**EXERCISE:** Without including any pictures, write out the listing below exactly.

== Segment start ==

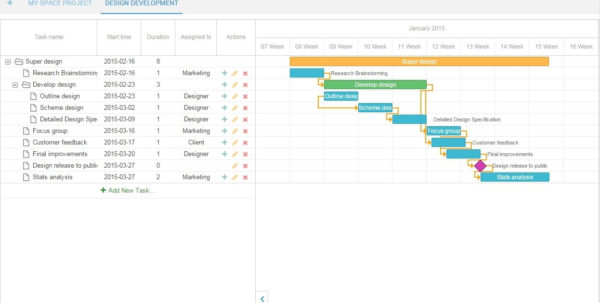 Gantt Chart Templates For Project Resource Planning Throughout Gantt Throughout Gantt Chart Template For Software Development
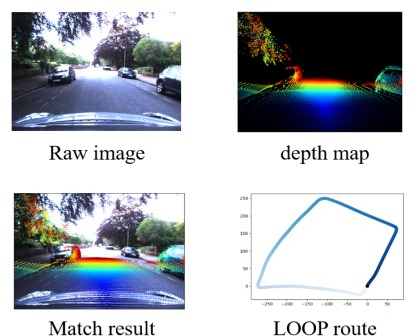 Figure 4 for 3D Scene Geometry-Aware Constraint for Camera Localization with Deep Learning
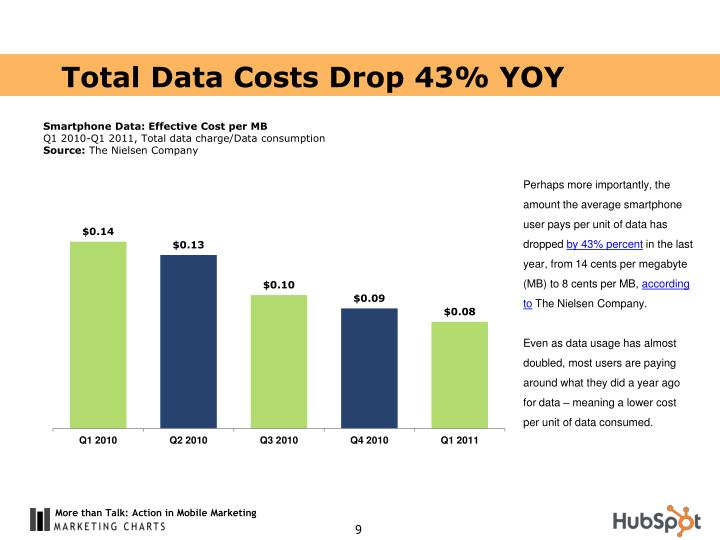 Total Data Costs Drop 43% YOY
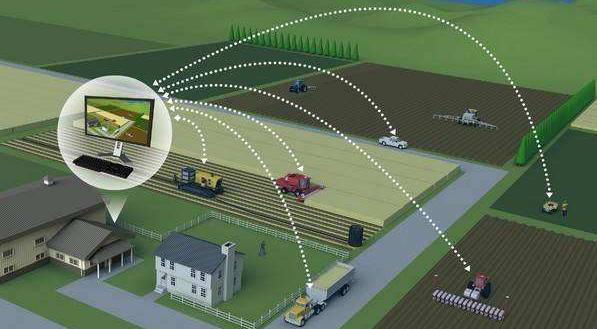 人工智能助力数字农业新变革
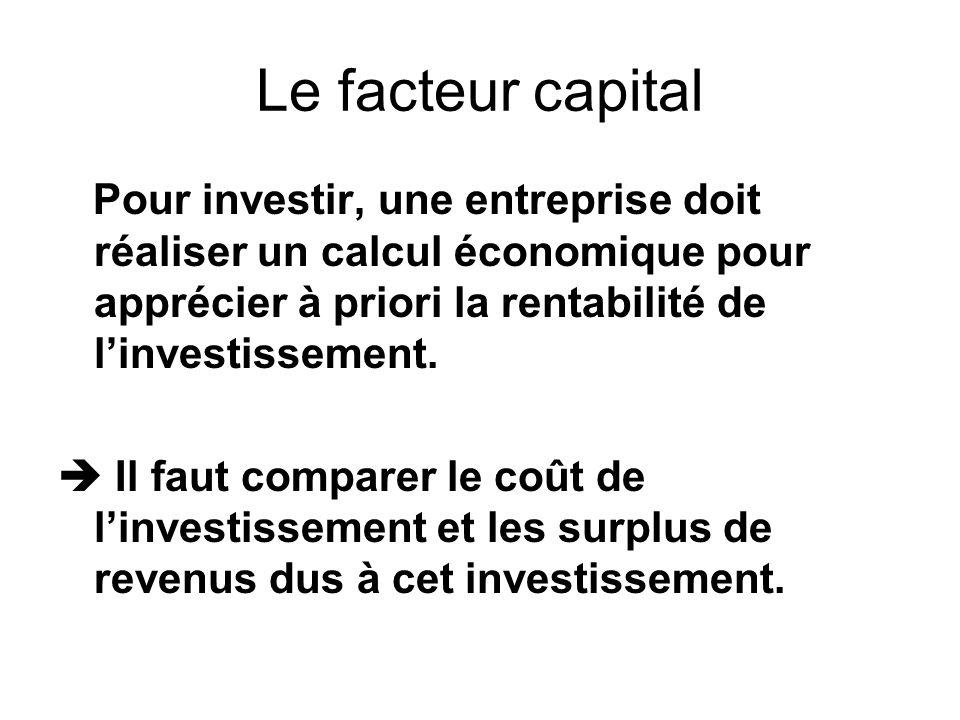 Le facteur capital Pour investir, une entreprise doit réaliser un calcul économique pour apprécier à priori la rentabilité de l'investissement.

== Segment end ==

**SOLUTION FOR THIS EXERCISE:**
 Gantt Chart Templates For Project Resource Planning Throughout Gantt Throughout Gantt Chart Template For Software Development
 Figure 4 for 3D Scene Geometry-Aware Constraint for Camera Localization with Deep Learning
 Total Data Costs Drop 43% YOY
 人工智能助力数字农业新变革
 Le facteur capital Pour investir, une entreprise doit réaliser un calcul économique pour apprécier à priori la rentabilité de l'investissement.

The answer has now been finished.